+++ The data +++

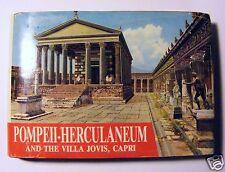POMPEII, HERCULANEUM AND THE VILLA JOVIS, CAPRI PAST AND PRESENT DE FRANCISCIS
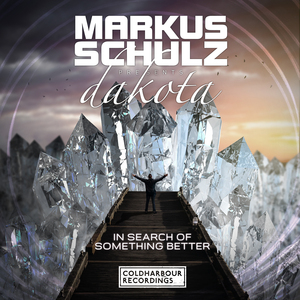 MARKUS SCHULZ presents DAKOTA - In Search Of Something Better
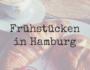 Frühstücken in Hamburg aber wo?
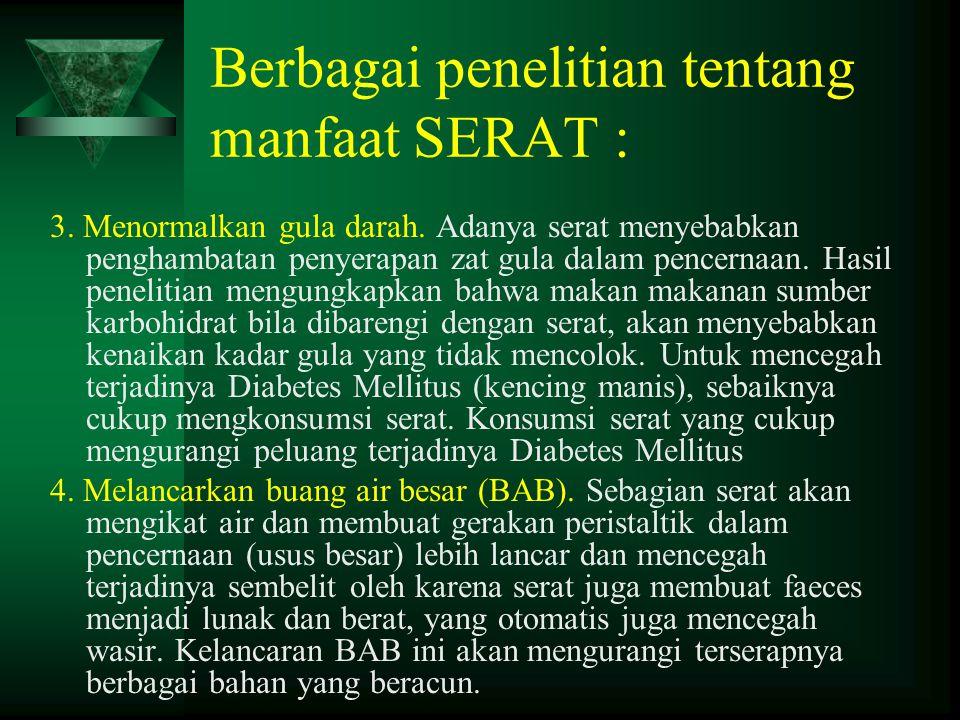 Berbagai penelitian tentang manfaat SERAT : 3. Menormalkan gula darah. Adanya serat menyebabkan penghambatan penyerapan zat gula dalam pencernaan. Has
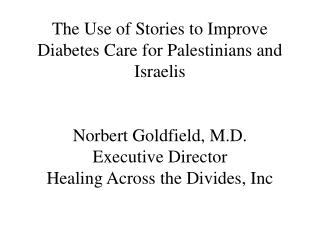 The Use of Stories to Improve Diabetes Care for Palestinians and Israelis   Norbert Goldfield, M.D. Executive Director H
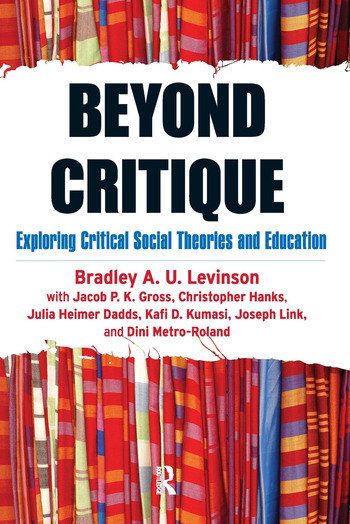 Beyond Critique Exploring Critical Social Theories and Education book cover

+++

- _Task item_: I need the lines from the one holding "MARKUS SCHULZ presents" through the last line of the entries set down exactly, with every picture left out.

- _The completed task_:
 MARKUS SCHULZ presents DAKOTA - In Search Of Something Better
 Frühstücken in Hamburg aber wo?
 Berbagai penelitian tentang manfaat SERAT : 3. Menormalkan gula darah. Adanya serat menyebabkan penghambatan penyerapan zat gula dalam pencernaan. Has
 The Use of Stories to Improve Diabetes Care for Palestinians and Israelis   Norbert Goldfield, M.D. Executive Director H
 Beyond Critique Exploring Critical Social Theories and Education book cover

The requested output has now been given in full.